For-profit nursing home operators that have previously settled Medicare fraud allegations are now under suspicion of misusing federal pandemic relief funding.
A Washington Post analysis published Tuesday questioned payments to certain nursing homes being distributed through the Provider Relief Fund, which was authorized by the Coronavirus Aid, Relief and Economic Security (CARES) Act. About $10 billion from the fund has been dedicated directly to nursing homes to fight the coronavirus pandemic.
Nursing home critics are “most concerned about for-profit companies, some owned by private equity and other investment firms, that in the past have slashed costs and cut staff to boost profit,” the report states.
The nation’s largest nursing home association noted that the relief funding was “badly needed” during the health crisis and added that providers expect the government to release guidance on reporting and tracking of their spending.
“For several months, all healthcare providers have been waiting for guidance on reporting and HHS’ approach to auditing and are anticipating significant oversight in the coming months,” Mike Cheek, American Health Care Association senior vice president of reimbursement policy, told the news organization.

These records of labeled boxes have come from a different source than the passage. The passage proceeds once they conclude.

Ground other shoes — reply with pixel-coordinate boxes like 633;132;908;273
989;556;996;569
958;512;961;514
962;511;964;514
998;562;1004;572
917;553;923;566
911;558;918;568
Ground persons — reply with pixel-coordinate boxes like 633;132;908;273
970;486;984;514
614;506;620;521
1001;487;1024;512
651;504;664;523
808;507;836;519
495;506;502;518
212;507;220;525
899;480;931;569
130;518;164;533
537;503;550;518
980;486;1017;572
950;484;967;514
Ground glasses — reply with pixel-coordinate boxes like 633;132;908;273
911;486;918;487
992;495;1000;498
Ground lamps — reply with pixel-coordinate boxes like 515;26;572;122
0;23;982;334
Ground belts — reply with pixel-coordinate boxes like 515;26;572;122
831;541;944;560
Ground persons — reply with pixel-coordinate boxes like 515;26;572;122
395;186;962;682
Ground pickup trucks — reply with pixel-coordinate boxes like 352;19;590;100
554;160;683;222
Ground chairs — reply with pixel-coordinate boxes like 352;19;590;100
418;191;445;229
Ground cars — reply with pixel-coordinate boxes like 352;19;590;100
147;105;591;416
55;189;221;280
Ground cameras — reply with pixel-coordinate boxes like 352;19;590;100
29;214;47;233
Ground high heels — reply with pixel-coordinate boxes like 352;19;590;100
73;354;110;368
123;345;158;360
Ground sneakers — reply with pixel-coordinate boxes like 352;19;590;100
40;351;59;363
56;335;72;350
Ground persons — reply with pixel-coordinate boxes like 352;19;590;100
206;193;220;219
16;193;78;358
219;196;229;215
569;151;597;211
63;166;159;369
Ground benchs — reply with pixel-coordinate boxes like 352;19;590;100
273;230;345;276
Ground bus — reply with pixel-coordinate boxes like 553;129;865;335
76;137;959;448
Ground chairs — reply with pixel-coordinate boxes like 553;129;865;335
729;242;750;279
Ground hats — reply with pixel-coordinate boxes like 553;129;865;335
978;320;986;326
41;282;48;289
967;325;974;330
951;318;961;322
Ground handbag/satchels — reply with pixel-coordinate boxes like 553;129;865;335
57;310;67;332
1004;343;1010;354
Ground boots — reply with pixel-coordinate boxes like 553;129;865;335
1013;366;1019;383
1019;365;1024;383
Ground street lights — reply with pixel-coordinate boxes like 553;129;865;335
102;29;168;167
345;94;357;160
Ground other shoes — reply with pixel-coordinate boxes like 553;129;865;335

“We support reasonable efforts to ensure this federal aid has been properly directed to providers to cover costs associated with addressing COVID-19 and potential losses,” he added.
The newspaper’s report stated that the funding came with few spending restrictions, noting that Centers for Medicare & Medicaid Services Administrator Seema Verma said “there were no strings attached to the payments, so healthcare providers that are receiving these dollars can essentially spend that in any way they see fit.”
It also added that nursing home watchdog groups and industry stakeholders have previously called on the federal government to attach spending restrictions before distributing payments.